The Roots of Progress

Vaclav Smil on “Making the Modern World”

July 15, 2017

Just picked up Making the Modern World: Materials and Dematerialization, by Vaclav Smil (which was on Bill Gates’s list of “The Best Books I Read in 2014”).

The first two pages of the preface contain this amazingly compact summary of a large part of what Roots of Progress is about:

The story of humanity – evolution of our species; prehistoric shift from foraging to permanent agriculture; rise and fall of antique, medieval, and early modern civilizations; economic advances of the past two centuries; mechanization of agriculture; diversification and automation of industrial protection; enormous increases in energy consumption; diffusion of new communication and information networks; and impressive gains in quality of life – would not have been possible without an expanding and increasingly intricate and complex use of materials. Human ingenuity has turned these materials first into simple clothes, tools, weapons, and shelters, later into more elaborate dwellings, religious and funerary structures, pure and alloyed metals, and in recent generations into extensive industrial and transportation infrastructures, megacities, synthetic and composite compounds, and into substrates and enablers of a new electronic world.

This material progress has not been a linear advance but has consisted of two unequal periods. First was the very slow rise that extended from pre-history to the beginnings of rapid economic modernization, that is, until the eighteenth century in most of Europe, until the nineteenth century in the USA, Canada, and Japan, and until the latter half of the twentieth century in Latin America, the Middle East, and China. An overwhelming majority of people lived in those pre-modern societies with only limited quantities of simple possessions that they made themselves or that were produced by artisanal labor as unique pieces or in small batches – while the products made in larger quantities, be they metal objects, fired bricks and tiles, or drinking glasses, were too expensive to be widely owned. The principal reason for this limited mastery of materials was the energy constraint: for millennia our abilities to extract, process, and transport biomaterials and minerals were limited by the capacities of animate prime movers (human and animal muscles) aided by simple mechanical devices and by only slowly improving capabilities of the three ancient mechanical prime movers: sails, water wheels, and wind mills. Only the conversion of the chemical energy in fossil fuels to the inexpensive and universally deployable kinetic energy of mechanical prime movers (first by external combustion of coal to power steam engines, later by internal combustion of liquids and gases to energize gasoline and Diesel engines and, later still, gas turbines) brought a fundamental change and ushered in the second, rapidly ascending, phase of material consumption, an era further accelerated by generation of electricity and by the rise of commercial chemical syntheses producing an enormous variety of compounds ranging from fertilizers to plastics and drugs.
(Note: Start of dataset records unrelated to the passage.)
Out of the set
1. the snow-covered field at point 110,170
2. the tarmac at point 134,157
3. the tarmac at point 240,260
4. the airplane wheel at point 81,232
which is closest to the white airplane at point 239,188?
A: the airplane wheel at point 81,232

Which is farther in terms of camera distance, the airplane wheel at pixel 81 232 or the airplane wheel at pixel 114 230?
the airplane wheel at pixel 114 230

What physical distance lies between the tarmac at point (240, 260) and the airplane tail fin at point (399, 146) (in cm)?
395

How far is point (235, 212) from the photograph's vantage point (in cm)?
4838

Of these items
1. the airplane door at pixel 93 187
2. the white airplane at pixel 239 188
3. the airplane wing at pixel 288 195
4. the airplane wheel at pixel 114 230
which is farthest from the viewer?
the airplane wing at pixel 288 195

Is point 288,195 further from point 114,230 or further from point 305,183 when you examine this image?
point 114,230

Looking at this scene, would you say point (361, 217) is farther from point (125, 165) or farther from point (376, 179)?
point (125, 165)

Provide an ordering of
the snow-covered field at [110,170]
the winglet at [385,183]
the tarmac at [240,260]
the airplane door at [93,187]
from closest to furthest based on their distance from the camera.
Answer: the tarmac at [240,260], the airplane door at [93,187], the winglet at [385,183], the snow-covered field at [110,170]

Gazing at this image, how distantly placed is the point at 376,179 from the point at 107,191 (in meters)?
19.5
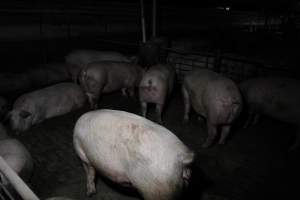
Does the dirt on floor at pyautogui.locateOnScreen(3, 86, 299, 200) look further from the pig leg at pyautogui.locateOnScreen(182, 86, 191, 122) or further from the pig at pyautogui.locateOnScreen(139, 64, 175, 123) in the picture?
the pig at pyautogui.locateOnScreen(139, 64, 175, 123)

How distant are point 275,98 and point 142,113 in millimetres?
2160

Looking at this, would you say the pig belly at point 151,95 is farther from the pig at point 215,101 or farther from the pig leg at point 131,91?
the pig leg at point 131,91

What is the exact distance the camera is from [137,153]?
7.44ft

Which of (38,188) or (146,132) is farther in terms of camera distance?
(38,188)

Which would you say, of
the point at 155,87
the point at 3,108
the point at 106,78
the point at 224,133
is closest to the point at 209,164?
the point at 224,133

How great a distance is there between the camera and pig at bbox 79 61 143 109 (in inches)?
207

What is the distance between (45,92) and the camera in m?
5.16

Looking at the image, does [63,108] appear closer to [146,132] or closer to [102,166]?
[102,166]

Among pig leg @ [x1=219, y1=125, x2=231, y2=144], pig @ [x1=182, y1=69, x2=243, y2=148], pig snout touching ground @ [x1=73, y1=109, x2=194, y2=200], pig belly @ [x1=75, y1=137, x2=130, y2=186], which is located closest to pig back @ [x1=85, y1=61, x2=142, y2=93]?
pig @ [x1=182, y1=69, x2=243, y2=148]

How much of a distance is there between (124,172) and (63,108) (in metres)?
3.20

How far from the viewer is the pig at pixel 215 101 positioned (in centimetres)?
388

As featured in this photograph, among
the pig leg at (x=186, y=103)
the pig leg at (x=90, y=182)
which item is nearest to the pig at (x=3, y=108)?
the pig leg at (x=90, y=182)

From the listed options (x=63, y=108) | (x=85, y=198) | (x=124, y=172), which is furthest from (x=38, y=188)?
(x=63, y=108)

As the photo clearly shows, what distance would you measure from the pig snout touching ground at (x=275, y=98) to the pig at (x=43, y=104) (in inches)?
119
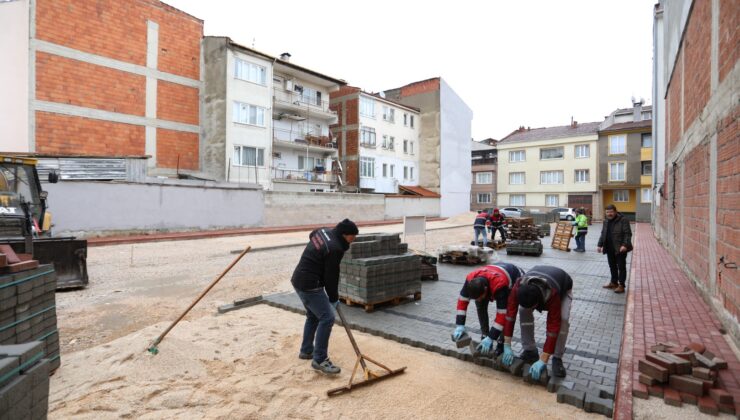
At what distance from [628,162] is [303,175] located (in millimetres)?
33211

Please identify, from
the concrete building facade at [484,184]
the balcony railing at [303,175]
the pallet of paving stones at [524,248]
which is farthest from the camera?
the concrete building facade at [484,184]

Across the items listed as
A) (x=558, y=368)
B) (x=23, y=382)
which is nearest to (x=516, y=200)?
(x=558, y=368)

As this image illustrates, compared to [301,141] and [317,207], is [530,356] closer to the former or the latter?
[317,207]

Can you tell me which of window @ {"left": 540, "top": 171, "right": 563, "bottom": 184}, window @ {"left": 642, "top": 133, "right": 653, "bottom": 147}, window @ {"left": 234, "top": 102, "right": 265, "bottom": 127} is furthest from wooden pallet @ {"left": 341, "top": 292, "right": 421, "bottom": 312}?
window @ {"left": 540, "top": 171, "right": 563, "bottom": 184}

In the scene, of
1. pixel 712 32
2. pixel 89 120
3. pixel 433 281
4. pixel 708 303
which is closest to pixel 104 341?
pixel 433 281

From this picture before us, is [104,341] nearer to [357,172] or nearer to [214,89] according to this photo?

And so the world has become divided between the affluent minority that commands massive material flows and embodies them in long-lasting structures as well as in durable and ephemeral consumer products – and the low-income majority whose material possessions amount to a small fraction of material stocks and flows in the rich world. Now the list of products that most Americans claim they cannot live without includes cars, microwave ovens, home computers, dishwashers, clothes dryers, and home air conditioning (Taylor et al., 2006) – and they have forgotten how recent many of these possessions are because just 50 years ago many of them were rare or nonexistent. In 1960 fewer than 20% of all US households had a dishwasher, a clothes dryer, or air conditioning, the first color TVs had only just appeared, and there were no microwave ovens, VCRs, computers, cellphones, or SUVs.

In contrast, those have-nots in low-income countries who are lucky enough to have their own home live in a poorly-built small earthen brick or wooden structure with as little inside as a bed, a few cooking pots, and some worn clothes. Those readers who have no concrete image of this great material divide should look at Peter Menzel’s Material World: A Global Family Portrait in which families from 30 nations are photographed in front of their dwellings amidst all of their household possessions (Menzel, 1995). And this private material contrast has its public counterpart in the gap between the extensive and expensive infrastructures of the rich world (transportation networks, functioning cities, agricultures producing large food surpluses, largely automated manufacturing) and their inadequate and failing counterparts in poor countries.

If this intrigues you, get the book.